TEXT PASSAGE:
----
The LEI fell in January 2025, reversing most of the gains in November and December 2024

U.S. Homebuilder Sentiment Drops to 5-Month Low in February
Builder confidence in the market for newly built single-family homes was 42 in February, down five points from January. Here are the readings for the three HMI indices in February:
Current sales conditions fell four points to 46.
Sales expectations in the next six months plunged 13 points to 46.
Traffic of prospective buyers posted a three-point decline to 29.
NAHB/Wells Fargo Housing Market Index

The latest HMI survey also revealed that 26% of builders cut home prices in February, down from 30% in January and the lowest share since May 2024. Meanwhile, the average price reduction was 5% in February, the same rate as the previous month. The use of sales incentives was 59% in February, down from 61% in January.
Pending Home Sales Drop
Pending home sales pulled back 4.6% in January according to the National Association of Realtors. The Midwest, South and West experienced month-over-month losses in transactions – with the most significant drop in the South – while the Northeast saw a modest gain. Year-over-year, contract signings lowered in all four U.S. regions, with the South seeing the greatest falloff.
The Pending Home Sales Index – a forward-looking indicator of home sales based on contract signings – fell 4.6% to 70.6 in January, an all-time low. (Last year's cyclical low point in July 2024 was revised from 70.2 to 71.2.) Year-over-year, pending transactions declined 5.2%. An index of 100 is equal to the level of contract activity in 2001.
"It is unclear if the coldest January in 25 years contributed to fewer buyers in the market, and if so, expect greater sales activity in upcoming months. However, it's evident that elevated home prices and higher mortgage rates strained affordability."
----
RAW RECORDS:
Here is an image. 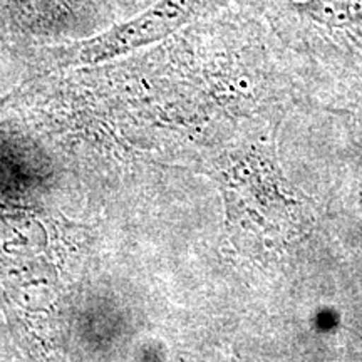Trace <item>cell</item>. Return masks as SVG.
I'll return each mask as SVG.
<instances>
[{
    "label": "cell",
    "mask_w": 362,
    "mask_h": 362,
    "mask_svg": "<svg viewBox=\"0 0 362 362\" xmlns=\"http://www.w3.org/2000/svg\"><path fill=\"white\" fill-rule=\"evenodd\" d=\"M260 8L293 51L337 69L362 67V0H262Z\"/></svg>",
    "instance_id": "6da1fadb"
},
{
    "label": "cell",
    "mask_w": 362,
    "mask_h": 362,
    "mask_svg": "<svg viewBox=\"0 0 362 362\" xmlns=\"http://www.w3.org/2000/svg\"><path fill=\"white\" fill-rule=\"evenodd\" d=\"M260 0H158L138 17L115 25L96 37L54 49L59 64L103 61L117 54L165 39L181 27L205 22L243 6H259Z\"/></svg>",
    "instance_id": "7a4b0ae2"
}]
</instances>
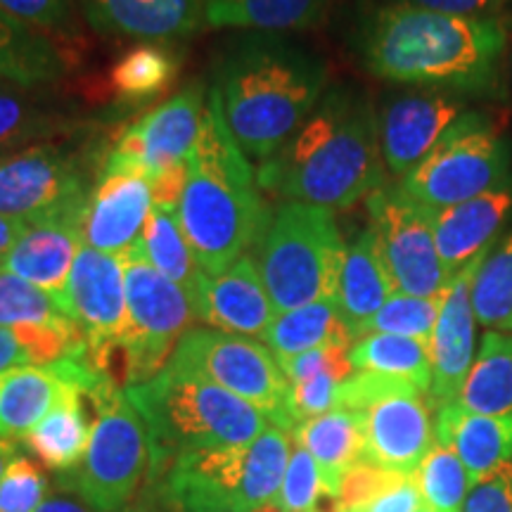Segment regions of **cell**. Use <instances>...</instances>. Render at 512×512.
<instances>
[{
	"instance_id": "obj_1",
	"label": "cell",
	"mask_w": 512,
	"mask_h": 512,
	"mask_svg": "<svg viewBox=\"0 0 512 512\" xmlns=\"http://www.w3.org/2000/svg\"><path fill=\"white\" fill-rule=\"evenodd\" d=\"M508 50L501 17H470L384 3L356 27V53L377 79L444 88L453 93H491L498 88Z\"/></svg>"
},
{
	"instance_id": "obj_2",
	"label": "cell",
	"mask_w": 512,
	"mask_h": 512,
	"mask_svg": "<svg viewBox=\"0 0 512 512\" xmlns=\"http://www.w3.org/2000/svg\"><path fill=\"white\" fill-rule=\"evenodd\" d=\"M377 107L351 86L325 88L294 136L256 171L259 188L287 202L349 209L384 185Z\"/></svg>"
},
{
	"instance_id": "obj_3",
	"label": "cell",
	"mask_w": 512,
	"mask_h": 512,
	"mask_svg": "<svg viewBox=\"0 0 512 512\" xmlns=\"http://www.w3.org/2000/svg\"><path fill=\"white\" fill-rule=\"evenodd\" d=\"M325 79L311 50L283 34L245 31L219 53L209 95L242 152L266 162L323 98Z\"/></svg>"
},
{
	"instance_id": "obj_4",
	"label": "cell",
	"mask_w": 512,
	"mask_h": 512,
	"mask_svg": "<svg viewBox=\"0 0 512 512\" xmlns=\"http://www.w3.org/2000/svg\"><path fill=\"white\" fill-rule=\"evenodd\" d=\"M188 164L178 221L204 273L219 275L254 252L273 214L261 200L249 157L211 95Z\"/></svg>"
},
{
	"instance_id": "obj_5",
	"label": "cell",
	"mask_w": 512,
	"mask_h": 512,
	"mask_svg": "<svg viewBox=\"0 0 512 512\" xmlns=\"http://www.w3.org/2000/svg\"><path fill=\"white\" fill-rule=\"evenodd\" d=\"M128 399L143 415L150 434V482L155 484L181 456L209 448L245 446L271 422L266 415L200 375L166 366L136 387Z\"/></svg>"
},
{
	"instance_id": "obj_6",
	"label": "cell",
	"mask_w": 512,
	"mask_h": 512,
	"mask_svg": "<svg viewBox=\"0 0 512 512\" xmlns=\"http://www.w3.org/2000/svg\"><path fill=\"white\" fill-rule=\"evenodd\" d=\"M292 432L268 425L245 446L181 456L155 482V494L176 512H259L278 503Z\"/></svg>"
},
{
	"instance_id": "obj_7",
	"label": "cell",
	"mask_w": 512,
	"mask_h": 512,
	"mask_svg": "<svg viewBox=\"0 0 512 512\" xmlns=\"http://www.w3.org/2000/svg\"><path fill=\"white\" fill-rule=\"evenodd\" d=\"M344 249L335 211L285 202L256 245V266L275 313L335 299Z\"/></svg>"
},
{
	"instance_id": "obj_8",
	"label": "cell",
	"mask_w": 512,
	"mask_h": 512,
	"mask_svg": "<svg viewBox=\"0 0 512 512\" xmlns=\"http://www.w3.org/2000/svg\"><path fill=\"white\" fill-rule=\"evenodd\" d=\"M93 403V427L81 465L69 472L74 494L95 512H119L131 503L150 472V434L143 415L102 375L88 392Z\"/></svg>"
},
{
	"instance_id": "obj_9",
	"label": "cell",
	"mask_w": 512,
	"mask_h": 512,
	"mask_svg": "<svg viewBox=\"0 0 512 512\" xmlns=\"http://www.w3.org/2000/svg\"><path fill=\"white\" fill-rule=\"evenodd\" d=\"M508 174L501 126L482 112H467L399 185L411 200L437 211L501 188Z\"/></svg>"
},
{
	"instance_id": "obj_10",
	"label": "cell",
	"mask_w": 512,
	"mask_h": 512,
	"mask_svg": "<svg viewBox=\"0 0 512 512\" xmlns=\"http://www.w3.org/2000/svg\"><path fill=\"white\" fill-rule=\"evenodd\" d=\"M169 368L219 384L264 413L271 425L292 432L287 418L290 382L266 344L214 328H190L178 342Z\"/></svg>"
},
{
	"instance_id": "obj_11",
	"label": "cell",
	"mask_w": 512,
	"mask_h": 512,
	"mask_svg": "<svg viewBox=\"0 0 512 512\" xmlns=\"http://www.w3.org/2000/svg\"><path fill=\"white\" fill-rule=\"evenodd\" d=\"M126 271V328L119 339L124 351L126 387H136L162 373L190 330L195 311L190 294L164 278L131 249L124 256Z\"/></svg>"
},
{
	"instance_id": "obj_12",
	"label": "cell",
	"mask_w": 512,
	"mask_h": 512,
	"mask_svg": "<svg viewBox=\"0 0 512 512\" xmlns=\"http://www.w3.org/2000/svg\"><path fill=\"white\" fill-rule=\"evenodd\" d=\"M83 164L57 145H34L0 157V214L27 226L83 223L88 195Z\"/></svg>"
},
{
	"instance_id": "obj_13",
	"label": "cell",
	"mask_w": 512,
	"mask_h": 512,
	"mask_svg": "<svg viewBox=\"0 0 512 512\" xmlns=\"http://www.w3.org/2000/svg\"><path fill=\"white\" fill-rule=\"evenodd\" d=\"M368 214L396 292L441 297L453 278L434 242L432 209L411 200L399 183H384L368 197Z\"/></svg>"
},
{
	"instance_id": "obj_14",
	"label": "cell",
	"mask_w": 512,
	"mask_h": 512,
	"mask_svg": "<svg viewBox=\"0 0 512 512\" xmlns=\"http://www.w3.org/2000/svg\"><path fill=\"white\" fill-rule=\"evenodd\" d=\"M67 316L81 330L88 361L105 373L126 328L124 259L81 247L67 285Z\"/></svg>"
},
{
	"instance_id": "obj_15",
	"label": "cell",
	"mask_w": 512,
	"mask_h": 512,
	"mask_svg": "<svg viewBox=\"0 0 512 512\" xmlns=\"http://www.w3.org/2000/svg\"><path fill=\"white\" fill-rule=\"evenodd\" d=\"M467 112L460 93L444 88L420 86L387 95L377 107V128L389 174H411Z\"/></svg>"
},
{
	"instance_id": "obj_16",
	"label": "cell",
	"mask_w": 512,
	"mask_h": 512,
	"mask_svg": "<svg viewBox=\"0 0 512 512\" xmlns=\"http://www.w3.org/2000/svg\"><path fill=\"white\" fill-rule=\"evenodd\" d=\"M152 209L150 176L110 152L88 195L83 245L124 259L143 235Z\"/></svg>"
},
{
	"instance_id": "obj_17",
	"label": "cell",
	"mask_w": 512,
	"mask_h": 512,
	"mask_svg": "<svg viewBox=\"0 0 512 512\" xmlns=\"http://www.w3.org/2000/svg\"><path fill=\"white\" fill-rule=\"evenodd\" d=\"M204 110L207 105L202 98V86L190 83L185 91L133 121L121 133L112 152L143 169L150 178L169 166L188 162L192 147L200 138Z\"/></svg>"
},
{
	"instance_id": "obj_18",
	"label": "cell",
	"mask_w": 512,
	"mask_h": 512,
	"mask_svg": "<svg viewBox=\"0 0 512 512\" xmlns=\"http://www.w3.org/2000/svg\"><path fill=\"white\" fill-rule=\"evenodd\" d=\"M102 375L86 358L0 373V437L24 439L69 394H88Z\"/></svg>"
},
{
	"instance_id": "obj_19",
	"label": "cell",
	"mask_w": 512,
	"mask_h": 512,
	"mask_svg": "<svg viewBox=\"0 0 512 512\" xmlns=\"http://www.w3.org/2000/svg\"><path fill=\"white\" fill-rule=\"evenodd\" d=\"M430 396L420 389L401 392L363 411V460L399 475H415L437 441Z\"/></svg>"
},
{
	"instance_id": "obj_20",
	"label": "cell",
	"mask_w": 512,
	"mask_h": 512,
	"mask_svg": "<svg viewBox=\"0 0 512 512\" xmlns=\"http://www.w3.org/2000/svg\"><path fill=\"white\" fill-rule=\"evenodd\" d=\"M489 254V252H486ZM484 254V256H486ZM484 256L472 261L451 280L441 302V311L430 337V363H432V387L430 403L434 408L444 403L458 401L463 392L467 375L475 366V342H477V318L472 311L470 285L477 266Z\"/></svg>"
},
{
	"instance_id": "obj_21",
	"label": "cell",
	"mask_w": 512,
	"mask_h": 512,
	"mask_svg": "<svg viewBox=\"0 0 512 512\" xmlns=\"http://www.w3.org/2000/svg\"><path fill=\"white\" fill-rule=\"evenodd\" d=\"M190 302L197 320L242 337H264L278 316L252 252L242 254L219 275H204Z\"/></svg>"
},
{
	"instance_id": "obj_22",
	"label": "cell",
	"mask_w": 512,
	"mask_h": 512,
	"mask_svg": "<svg viewBox=\"0 0 512 512\" xmlns=\"http://www.w3.org/2000/svg\"><path fill=\"white\" fill-rule=\"evenodd\" d=\"M88 24L100 34L174 41L207 27V0H79Z\"/></svg>"
},
{
	"instance_id": "obj_23",
	"label": "cell",
	"mask_w": 512,
	"mask_h": 512,
	"mask_svg": "<svg viewBox=\"0 0 512 512\" xmlns=\"http://www.w3.org/2000/svg\"><path fill=\"white\" fill-rule=\"evenodd\" d=\"M512 211V183L453 207L432 211V230L441 264L451 278L494 247Z\"/></svg>"
},
{
	"instance_id": "obj_24",
	"label": "cell",
	"mask_w": 512,
	"mask_h": 512,
	"mask_svg": "<svg viewBox=\"0 0 512 512\" xmlns=\"http://www.w3.org/2000/svg\"><path fill=\"white\" fill-rule=\"evenodd\" d=\"M83 247L79 223H34L24 228L0 264V271L17 275L48 292L67 313V285L74 261Z\"/></svg>"
},
{
	"instance_id": "obj_25",
	"label": "cell",
	"mask_w": 512,
	"mask_h": 512,
	"mask_svg": "<svg viewBox=\"0 0 512 512\" xmlns=\"http://www.w3.org/2000/svg\"><path fill=\"white\" fill-rule=\"evenodd\" d=\"M396 292L373 228H363L344 249L335 302L351 337L358 339L377 311Z\"/></svg>"
},
{
	"instance_id": "obj_26",
	"label": "cell",
	"mask_w": 512,
	"mask_h": 512,
	"mask_svg": "<svg viewBox=\"0 0 512 512\" xmlns=\"http://www.w3.org/2000/svg\"><path fill=\"white\" fill-rule=\"evenodd\" d=\"M434 434L439 444L458 453L472 484L496 467L512 463V418L472 413L458 401H451L437 408Z\"/></svg>"
},
{
	"instance_id": "obj_27",
	"label": "cell",
	"mask_w": 512,
	"mask_h": 512,
	"mask_svg": "<svg viewBox=\"0 0 512 512\" xmlns=\"http://www.w3.org/2000/svg\"><path fill=\"white\" fill-rule=\"evenodd\" d=\"M292 439L316 460L325 494L337 498L344 477L358 463H363V446H366L363 413L351 411V408H335L294 427Z\"/></svg>"
},
{
	"instance_id": "obj_28",
	"label": "cell",
	"mask_w": 512,
	"mask_h": 512,
	"mask_svg": "<svg viewBox=\"0 0 512 512\" xmlns=\"http://www.w3.org/2000/svg\"><path fill=\"white\" fill-rule=\"evenodd\" d=\"M330 3L332 0H207V27L285 34L318 24Z\"/></svg>"
},
{
	"instance_id": "obj_29",
	"label": "cell",
	"mask_w": 512,
	"mask_h": 512,
	"mask_svg": "<svg viewBox=\"0 0 512 512\" xmlns=\"http://www.w3.org/2000/svg\"><path fill=\"white\" fill-rule=\"evenodd\" d=\"M261 339L278 358H292L330 344H354L335 299H318L299 309L278 313Z\"/></svg>"
},
{
	"instance_id": "obj_30",
	"label": "cell",
	"mask_w": 512,
	"mask_h": 512,
	"mask_svg": "<svg viewBox=\"0 0 512 512\" xmlns=\"http://www.w3.org/2000/svg\"><path fill=\"white\" fill-rule=\"evenodd\" d=\"M83 394L86 392L69 394L24 437L29 451L60 475H67L81 465L91 441L93 422L86 418Z\"/></svg>"
},
{
	"instance_id": "obj_31",
	"label": "cell",
	"mask_w": 512,
	"mask_h": 512,
	"mask_svg": "<svg viewBox=\"0 0 512 512\" xmlns=\"http://www.w3.org/2000/svg\"><path fill=\"white\" fill-rule=\"evenodd\" d=\"M458 403L472 413L512 418V335L508 332L486 330Z\"/></svg>"
},
{
	"instance_id": "obj_32",
	"label": "cell",
	"mask_w": 512,
	"mask_h": 512,
	"mask_svg": "<svg viewBox=\"0 0 512 512\" xmlns=\"http://www.w3.org/2000/svg\"><path fill=\"white\" fill-rule=\"evenodd\" d=\"M349 361L354 370H361V373H375L411 382L420 392L430 394V347L420 339L368 332V335L354 339L349 349Z\"/></svg>"
},
{
	"instance_id": "obj_33",
	"label": "cell",
	"mask_w": 512,
	"mask_h": 512,
	"mask_svg": "<svg viewBox=\"0 0 512 512\" xmlns=\"http://www.w3.org/2000/svg\"><path fill=\"white\" fill-rule=\"evenodd\" d=\"M64 67L62 50L50 36L0 15V83L43 86L60 79Z\"/></svg>"
},
{
	"instance_id": "obj_34",
	"label": "cell",
	"mask_w": 512,
	"mask_h": 512,
	"mask_svg": "<svg viewBox=\"0 0 512 512\" xmlns=\"http://www.w3.org/2000/svg\"><path fill=\"white\" fill-rule=\"evenodd\" d=\"M22 83H0V157L15 155L27 147L67 131V121L46 100Z\"/></svg>"
},
{
	"instance_id": "obj_35",
	"label": "cell",
	"mask_w": 512,
	"mask_h": 512,
	"mask_svg": "<svg viewBox=\"0 0 512 512\" xmlns=\"http://www.w3.org/2000/svg\"><path fill=\"white\" fill-rule=\"evenodd\" d=\"M133 249L152 268H157L164 278L174 280L188 294L195 292L204 275H207L200 261H197L195 249L185 238L181 221H178V214H174V211L157 207L152 209L143 235H140Z\"/></svg>"
},
{
	"instance_id": "obj_36",
	"label": "cell",
	"mask_w": 512,
	"mask_h": 512,
	"mask_svg": "<svg viewBox=\"0 0 512 512\" xmlns=\"http://www.w3.org/2000/svg\"><path fill=\"white\" fill-rule=\"evenodd\" d=\"M181 60L164 43H143L121 55L110 72V91L121 105H143L176 81Z\"/></svg>"
},
{
	"instance_id": "obj_37",
	"label": "cell",
	"mask_w": 512,
	"mask_h": 512,
	"mask_svg": "<svg viewBox=\"0 0 512 512\" xmlns=\"http://www.w3.org/2000/svg\"><path fill=\"white\" fill-rule=\"evenodd\" d=\"M472 311L486 330L508 332L512 325V228L494 242L470 285Z\"/></svg>"
},
{
	"instance_id": "obj_38",
	"label": "cell",
	"mask_w": 512,
	"mask_h": 512,
	"mask_svg": "<svg viewBox=\"0 0 512 512\" xmlns=\"http://www.w3.org/2000/svg\"><path fill=\"white\" fill-rule=\"evenodd\" d=\"M415 482L425 508L434 512H463L472 477L453 448L434 441L430 453L415 470Z\"/></svg>"
},
{
	"instance_id": "obj_39",
	"label": "cell",
	"mask_w": 512,
	"mask_h": 512,
	"mask_svg": "<svg viewBox=\"0 0 512 512\" xmlns=\"http://www.w3.org/2000/svg\"><path fill=\"white\" fill-rule=\"evenodd\" d=\"M444 294L441 297H413V294L394 292L387 299V304L366 325L363 335H368V332H384V335L413 337L430 344Z\"/></svg>"
},
{
	"instance_id": "obj_40",
	"label": "cell",
	"mask_w": 512,
	"mask_h": 512,
	"mask_svg": "<svg viewBox=\"0 0 512 512\" xmlns=\"http://www.w3.org/2000/svg\"><path fill=\"white\" fill-rule=\"evenodd\" d=\"M69 318L48 292L17 275L0 271V328H15L27 323H53Z\"/></svg>"
},
{
	"instance_id": "obj_41",
	"label": "cell",
	"mask_w": 512,
	"mask_h": 512,
	"mask_svg": "<svg viewBox=\"0 0 512 512\" xmlns=\"http://www.w3.org/2000/svg\"><path fill=\"white\" fill-rule=\"evenodd\" d=\"M323 494L325 486L316 460L304 446L294 444L275 508L278 512H316Z\"/></svg>"
},
{
	"instance_id": "obj_42",
	"label": "cell",
	"mask_w": 512,
	"mask_h": 512,
	"mask_svg": "<svg viewBox=\"0 0 512 512\" xmlns=\"http://www.w3.org/2000/svg\"><path fill=\"white\" fill-rule=\"evenodd\" d=\"M349 377L339 373H323L311 380L290 384L287 392V418L292 430L302 422L318 418L342 406V384Z\"/></svg>"
},
{
	"instance_id": "obj_43",
	"label": "cell",
	"mask_w": 512,
	"mask_h": 512,
	"mask_svg": "<svg viewBox=\"0 0 512 512\" xmlns=\"http://www.w3.org/2000/svg\"><path fill=\"white\" fill-rule=\"evenodd\" d=\"M46 496L48 479L27 456H17L0 477V512H36Z\"/></svg>"
},
{
	"instance_id": "obj_44",
	"label": "cell",
	"mask_w": 512,
	"mask_h": 512,
	"mask_svg": "<svg viewBox=\"0 0 512 512\" xmlns=\"http://www.w3.org/2000/svg\"><path fill=\"white\" fill-rule=\"evenodd\" d=\"M0 15L24 27L67 38L76 31L72 0H0Z\"/></svg>"
},
{
	"instance_id": "obj_45",
	"label": "cell",
	"mask_w": 512,
	"mask_h": 512,
	"mask_svg": "<svg viewBox=\"0 0 512 512\" xmlns=\"http://www.w3.org/2000/svg\"><path fill=\"white\" fill-rule=\"evenodd\" d=\"M349 349L351 347H347V344H330V347L306 351V354L292 358H278V361L290 384L311 380V377L323 373H339L351 377L356 370L349 361Z\"/></svg>"
},
{
	"instance_id": "obj_46",
	"label": "cell",
	"mask_w": 512,
	"mask_h": 512,
	"mask_svg": "<svg viewBox=\"0 0 512 512\" xmlns=\"http://www.w3.org/2000/svg\"><path fill=\"white\" fill-rule=\"evenodd\" d=\"M463 512H512V463L477 479L470 486Z\"/></svg>"
},
{
	"instance_id": "obj_47",
	"label": "cell",
	"mask_w": 512,
	"mask_h": 512,
	"mask_svg": "<svg viewBox=\"0 0 512 512\" xmlns=\"http://www.w3.org/2000/svg\"><path fill=\"white\" fill-rule=\"evenodd\" d=\"M425 501L415 482V475H399L392 484L384 486L373 501L356 512H422Z\"/></svg>"
},
{
	"instance_id": "obj_48",
	"label": "cell",
	"mask_w": 512,
	"mask_h": 512,
	"mask_svg": "<svg viewBox=\"0 0 512 512\" xmlns=\"http://www.w3.org/2000/svg\"><path fill=\"white\" fill-rule=\"evenodd\" d=\"M188 174H190V164L181 162L169 166V169L159 171L150 178V188H152V204L157 209H166L178 214V207H181L185 185H188Z\"/></svg>"
},
{
	"instance_id": "obj_49",
	"label": "cell",
	"mask_w": 512,
	"mask_h": 512,
	"mask_svg": "<svg viewBox=\"0 0 512 512\" xmlns=\"http://www.w3.org/2000/svg\"><path fill=\"white\" fill-rule=\"evenodd\" d=\"M392 3H406L415 5V8L470 17H498V10H501V3H498V0H392Z\"/></svg>"
},
{
	"instance_id": "obj_50",
	"label": "cell",
	"mask_w": 512,
	"mask_h": 512,
	"mask_svg": "<svg viewBox=\"0 0 512 512\" xmlns=\"http://www.w3.org/2000/svg\"><path fill=\"white\" fill-rule=\"evenodd\" d=\"M17 366H31L27 349L12 328H0V373Z\"/></svg>"
},
{
	"instance_id": "obj_51",
	"label": "cell",
	"mask_w": 512,
	"mask_h": 512,
	"mask_svg": "<svg viewBox=\"0 0 512 512\" xmlns=\"http://www.w3.org/2000/svg\"><path fill=\"white\" fill-rule=\"evenodd\" d=\"M36 512H95L91 505H86L79 496L64 494V491H53L46 496V501L41 503V508Z\"/></svg>"
},
{
	"instance_id": "obj_52",
	"label": "cell",
	"mask_w": 512,
	"mask_h": 512,
	"mask_svg": "<svg viewBox=\"0 0 512 512\" xmlns=\"http://www.w3.org/2000/svg\"><path fill=\"white\" fill-rule=\"evenodd\" d=\"M24 228H27V223L8 219V216L0 214V264H3V259L8 256L12 245L19 240V235L24 233Z\"/></svg>"
},
{
	"instance_id": "obj_53",
	"label": "cell",
	"mask_w": 512,
	"mask_h": 512,
	"mask_svg": "<svg viewBox=\"0 0 512 512\" xmlns=\"http://www.w3.org/2000/svg\"><path fill=\"white\" fill-rule=\"evenodd\" d=\"M19 456L17 453V446L12 444L10 439H3L0 437V477L5 475V470H8L12 460H15Z\"/></svg>"
},
{
	"instance_id": "obj_54",
	"label": "cell",
	"mask_w": 512,
	"mask_h": 512,
	"mask_svg": "<svg viewBox=\"0 0 512 512\" xmlns=\"http://www.w3.org/2000/svg\"><path fill=\"white\" fill-rule=\"evenodd\" d=\"M119 512H169V510H164V508H159V505H155V503H150V501H136V503H128L126 508H121Z\"/></svg>"
},
{
	"instance_id": "obj_55",
	"label": "cell",
	"mask_w": 512,
	"mask_h": 512,
	"mask_svg": "<svg viewBox=\"0 0 512 512\" xmlns=\"http://www.w3.org/2000/svg\"><path fill=\"white\" fill-rule=\"evenodd\" d=\"M505 64H508V86L512 93V34H508V50H505Z\"/></svg>"
},
{
	"instance_id": "obj_56",
	"label": "cell",
	"mask_w": 512,
	"mask_h": 512,
	"mask_svg": "<svg viewBox=\"0 0 512 512\" xmlns=\"http://www.w3.org/2000/svg\"><path fill=\"white\" fill-rule=\"evenodd\" d=\"M259 512H278V508H275V505H268V508H264V510H259Z\"/></svg>"
},
{
	"instance_id": "obj_57",
	"label": "cell",
	"mask_w": 512,
	"mask_h": 512,
	"mask_svg": "<svg viewBox=\"0 0 512 512\" xmlns=\"http://www.w3.org/2000/svg\"><path fill=\"white\" fill-rule=\"evenodd\" d=\"M422 512H434V510H430V508H425V510H422Z\"/></svg>"
},
{
	"instance_id": "obj_58",
	"label": "cell",
	"mask_w": 512,
	"mask_h": 512,
	"mask_svg": "<svg viewBox=\"0 0 512 512\" xmlns=\"http://www.w3.org/2000/svg\"><path fill=\"white\" fill-rule=\"evenodd\" d=\"M508 335H512V325H510V330H508Z\"/></svg>"
},
{
	"instance_id": "obj_59",
	"label": "cell",
	"mask_w": 512,
	"mask_h": 512,
	"mask_svg": "<svg viewBox=\"0 0 512 512\" xmlns=\"http://www.w3.org/2000/svg\"><path fill=\"white\" fill-rule=\"evenodd\" d=\"M498 3H501V5H503V3H505V0H498Z\"/></svg>"
}]
</instances>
----
Decide whether each statement agrees with the housing market text. For each, answer yes or no and quote the words from the text that settle it.
1. Builder confidence in February was lower than in January.
2. The share of builders who cut home prices rose from January to February.
3. In January, pending home sales in the Northeast fell from the previous month.

1. Yes: "was 42 in February, down five points from January"
2. No: "26% of builders cut home prices in February, down from 30% in January"
3. No: "while the Northeast saw a modest gain"